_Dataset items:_
═══

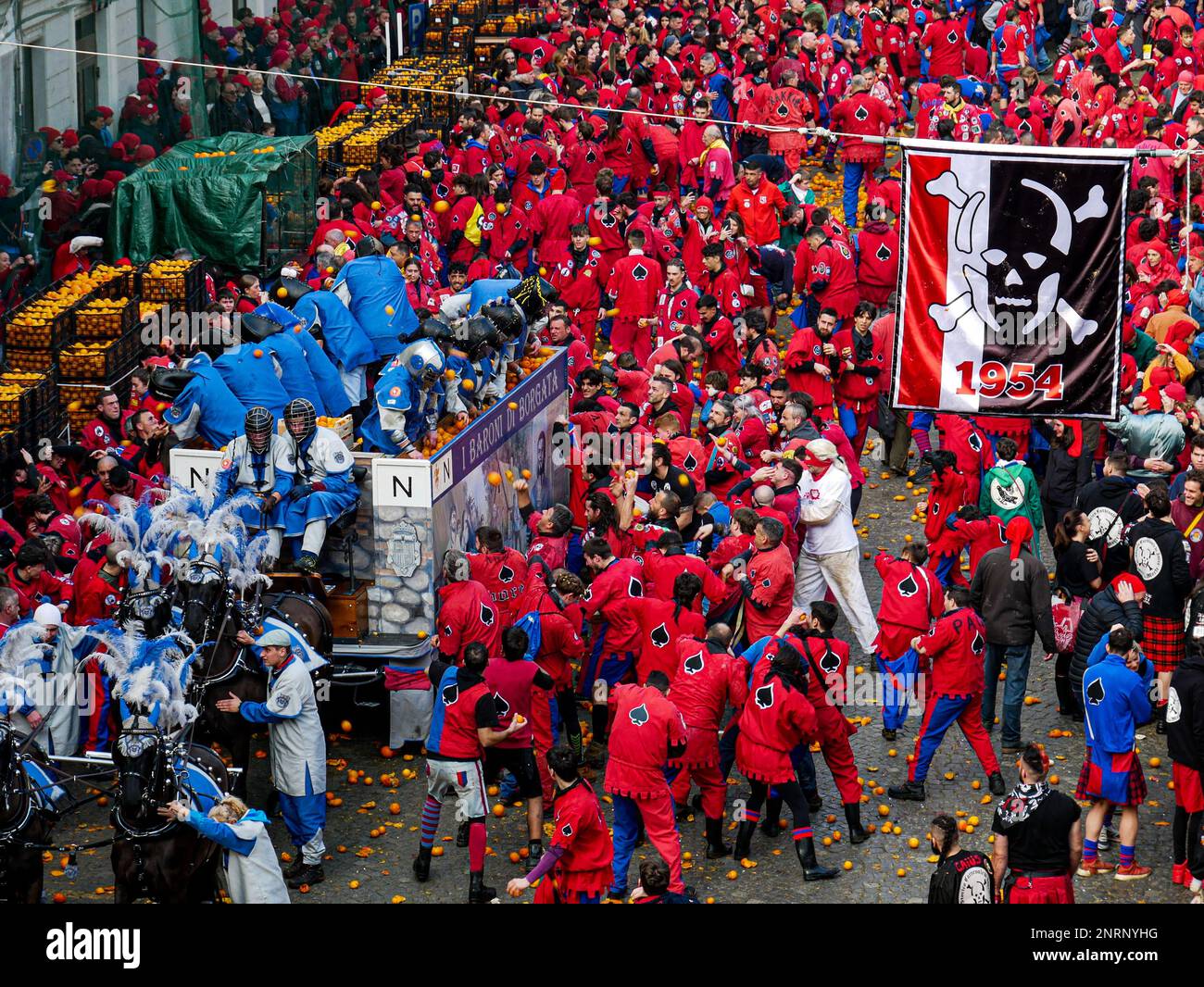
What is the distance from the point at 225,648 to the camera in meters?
12.6

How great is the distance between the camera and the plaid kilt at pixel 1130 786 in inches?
478

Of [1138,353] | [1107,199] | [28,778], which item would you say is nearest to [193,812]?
[28,778]

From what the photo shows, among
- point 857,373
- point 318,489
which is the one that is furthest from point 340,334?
point 857,373

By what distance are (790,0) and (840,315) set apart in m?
12.3

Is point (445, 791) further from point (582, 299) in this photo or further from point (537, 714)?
point (582, 299)

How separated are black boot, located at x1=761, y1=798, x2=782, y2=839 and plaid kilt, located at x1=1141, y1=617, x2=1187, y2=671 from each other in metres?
3.00

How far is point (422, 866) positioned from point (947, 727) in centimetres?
360

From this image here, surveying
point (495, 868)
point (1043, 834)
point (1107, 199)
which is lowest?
point (495, 868)

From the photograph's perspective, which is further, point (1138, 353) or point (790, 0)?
point (790, 0)

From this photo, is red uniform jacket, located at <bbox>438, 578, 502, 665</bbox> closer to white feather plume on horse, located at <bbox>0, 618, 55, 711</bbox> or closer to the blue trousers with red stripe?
white feather plume on horse, located at <bbox>0, 618, 55, 711</bbox>

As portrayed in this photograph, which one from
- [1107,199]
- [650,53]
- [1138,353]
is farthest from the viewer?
[650,53]

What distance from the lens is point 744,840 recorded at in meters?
12.5

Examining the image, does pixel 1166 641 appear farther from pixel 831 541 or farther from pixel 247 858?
pixel 247 858

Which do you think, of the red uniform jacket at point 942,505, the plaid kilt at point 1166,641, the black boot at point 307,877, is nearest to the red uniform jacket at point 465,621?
the black boot at point 307,877
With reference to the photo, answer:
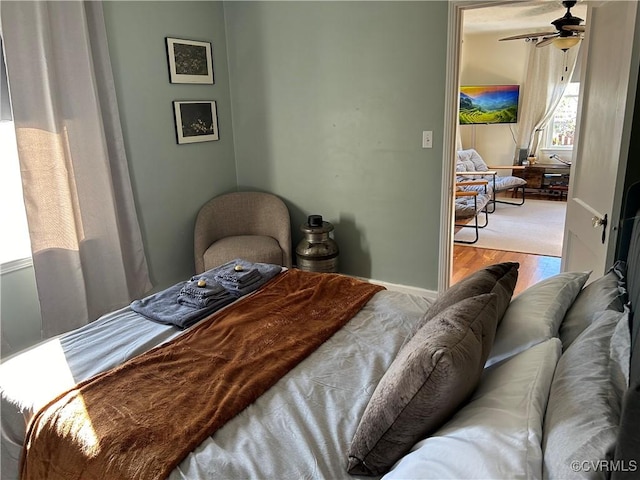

═══

_PROBLEM REQUIREMENTS:_ Pull out every line of the items above that contains the string "photograph".

_SOLUTION TO THIS TASK:_
From the photograph's perspective, which is further, point (1138, 353) or point (790, 0)?
As portrayed in this photograph, which one from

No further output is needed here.